散骨というのはその文字からも想像出来る通り、火葬した後の遺骨(遺灰)を海や川、森などに撒き自然に還す埋葬法です。
ここでわざわざ「埋葬法」とお断りしたのは、散骨と言えばお葬式もせずに遺体を火葬した後遺骨(遺灰)を捨ててしまうと思っている方がおられるからです。
散骨は従来から行われている仏式、神式、キリスト教式などのお葬式を否定するものではありません。
お葬式は今まで通りきちんと執り行います。
例えば仏式ならお通夜、読経、ご焼香などは従来と何等変わらない方法で済ませ、ただ最後の埋葬の部分だけが散骨という形を取るのです。
もちろん世の中にはお葬式は一切せずに、遺体をすぐに火葬した上で散骨する人が皆無だとは言いません。
しかしそれは全体のごく一部の人です。
散骨の様に遺体を自然に還そうという自然葬は何も目新しいものではありません。
それどころか歴史から言えば中世以前の庶民の間では、死者の遺体を海や川に流したり、山奥に穴を掘って捨ててくるのは、ごく普通のお葬式の方法でした。
死者の為にお墓を造るという様な事は天皇や貴族、高僧などの特権階級の慣習で、庶民はその様なお墓を作る慣習とは無縁だったのです。
ですから自然葬・散骨が現代の世で行なわれる様になったと言ってもそれは昔に戻っただけで、特に目新しいものでは無いということです。
#####
確認問題:
- 1) 散骨についての本文のうち、「散骨というのはその文字からも」から「否定するものではありません。」までの部分を、一字も変えずに書き出してください。
- 2) 散骨についての本文によると、死者のためにお墓を造るのは、もともとどんな人たちの慣習でしたか。
ここでは一覧の内容は使いません。

データ抜粋:
#####
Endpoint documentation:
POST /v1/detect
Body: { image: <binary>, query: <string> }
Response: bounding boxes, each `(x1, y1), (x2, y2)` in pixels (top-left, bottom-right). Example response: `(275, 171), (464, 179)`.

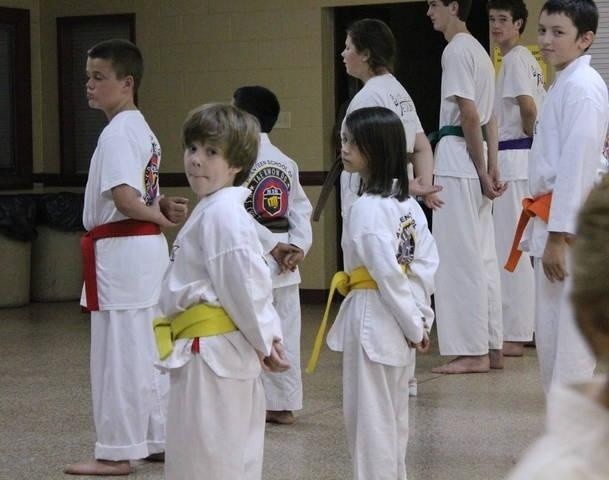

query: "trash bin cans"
(0, 192), (86, 309)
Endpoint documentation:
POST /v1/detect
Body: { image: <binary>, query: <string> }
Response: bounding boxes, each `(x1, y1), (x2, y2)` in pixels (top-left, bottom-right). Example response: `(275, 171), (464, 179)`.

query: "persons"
#####
解答例:
- 1)
散骨というのはその文字からも想像出来る通り、火葬した後の遺骨(遺灰)を海や川、森などに撒き自然に還す埋葬法です。
ここでわざわざ「埋葬法」とお断りしたのは、散骨と言えばお葬式もせずに遺体を火葬した後遺骨(遺灰)を捨ててしまうと思っている方がおられるからです。
散骨は従来から行われている仏式、神式、キリスト教式などのお葬式を否定するものではありません。

- 2) 天皇や貴族、高僧などの特権階級の慣習でした。